We will not solve the Northern Ireland border question unless we have an idea of where we are going. Regrettably, the Northern Ireland border, for the EU’s own reasons, was put on the list of things we had to agree within the divorce settlement. We are nowhere near to agreeing it and until there is some light at the end of the tunnel on the future trade agreement, it is difficult to have a long-term solution to the Irish border question. Instead, the tension around that is rising. You only have to read the British press’s reaction to the Irish Government’s position and the remarks of the Taoiseach himself about British airlines. Probably most pernicious of all is the DUP’s deciding that it will be the defenders of hard Brexit—which, I remind the House, is not the view of the population of Northern Ireland, a majority of whom voted to stay in the union.

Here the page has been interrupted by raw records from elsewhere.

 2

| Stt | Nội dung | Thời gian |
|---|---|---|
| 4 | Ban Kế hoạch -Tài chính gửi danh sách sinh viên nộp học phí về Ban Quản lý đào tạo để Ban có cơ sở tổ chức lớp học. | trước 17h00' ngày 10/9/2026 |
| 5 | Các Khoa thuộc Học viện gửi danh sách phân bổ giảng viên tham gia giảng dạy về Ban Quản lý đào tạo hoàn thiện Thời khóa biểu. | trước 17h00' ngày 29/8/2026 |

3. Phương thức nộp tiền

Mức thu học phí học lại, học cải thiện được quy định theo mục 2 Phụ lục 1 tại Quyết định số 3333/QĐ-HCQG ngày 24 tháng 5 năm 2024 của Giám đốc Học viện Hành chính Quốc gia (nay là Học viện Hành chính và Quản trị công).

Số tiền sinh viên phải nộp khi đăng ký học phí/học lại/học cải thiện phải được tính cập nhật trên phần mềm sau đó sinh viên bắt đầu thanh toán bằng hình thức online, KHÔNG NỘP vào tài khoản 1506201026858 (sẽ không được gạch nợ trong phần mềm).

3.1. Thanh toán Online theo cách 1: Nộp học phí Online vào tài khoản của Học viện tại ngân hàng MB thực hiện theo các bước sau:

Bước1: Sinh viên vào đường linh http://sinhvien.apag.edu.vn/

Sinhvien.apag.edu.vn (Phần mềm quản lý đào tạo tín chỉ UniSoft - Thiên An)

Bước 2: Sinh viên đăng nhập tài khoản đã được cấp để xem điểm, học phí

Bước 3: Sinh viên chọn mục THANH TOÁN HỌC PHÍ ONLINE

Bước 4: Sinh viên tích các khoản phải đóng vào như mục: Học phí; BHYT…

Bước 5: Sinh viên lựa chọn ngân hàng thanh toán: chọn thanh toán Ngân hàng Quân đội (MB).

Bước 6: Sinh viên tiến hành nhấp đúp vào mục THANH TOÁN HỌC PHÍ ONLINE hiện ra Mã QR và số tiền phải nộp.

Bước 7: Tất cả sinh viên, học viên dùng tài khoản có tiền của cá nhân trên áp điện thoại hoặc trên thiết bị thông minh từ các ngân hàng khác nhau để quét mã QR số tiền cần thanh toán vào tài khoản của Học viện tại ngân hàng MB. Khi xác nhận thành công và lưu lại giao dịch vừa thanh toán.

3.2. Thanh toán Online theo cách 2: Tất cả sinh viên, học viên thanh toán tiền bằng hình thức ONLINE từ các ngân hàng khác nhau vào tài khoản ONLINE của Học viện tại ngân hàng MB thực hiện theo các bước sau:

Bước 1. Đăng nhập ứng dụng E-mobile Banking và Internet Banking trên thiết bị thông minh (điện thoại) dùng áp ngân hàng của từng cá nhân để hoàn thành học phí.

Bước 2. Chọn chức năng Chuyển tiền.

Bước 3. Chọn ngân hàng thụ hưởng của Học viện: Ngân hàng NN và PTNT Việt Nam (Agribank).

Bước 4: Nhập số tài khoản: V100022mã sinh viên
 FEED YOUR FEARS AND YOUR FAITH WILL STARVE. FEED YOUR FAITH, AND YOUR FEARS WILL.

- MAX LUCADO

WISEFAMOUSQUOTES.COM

It is unfortunate that, in these episodic times, as a result of the last general election our Government are somewhat hamstrung by being dependent on the vote of the DUP, most of whose members—but not most of their electorate—are hard Brexiteers. At this very difficult time, the one thing I would advise the Government to do is to resolve the problem of not having reached agreements on Ireland. Also, given the very limited time to reach a settlement on the trade arrangements, they should ask the EU 27 for more time. It difficult to ask for more time on the leaving date, but not impossible. It is easier for us to ask the EU to agree to a lengthier transition period, which, in reality, is not a transition period but negotiating time to establish all the details of our future trade and security arrangements. It will not be easy to do that, but I would advise the Prime Minister—who I understand is today flying to various capitals and sending her Cabinet Ministers around— that, rather than trying to divide the EU, they should be uniting it. They should get it to agree that we need more time to resolve what is an existential crisis for Europe as a whole, and to deal with the terrible possibility of no deal between ourselves and the European Union.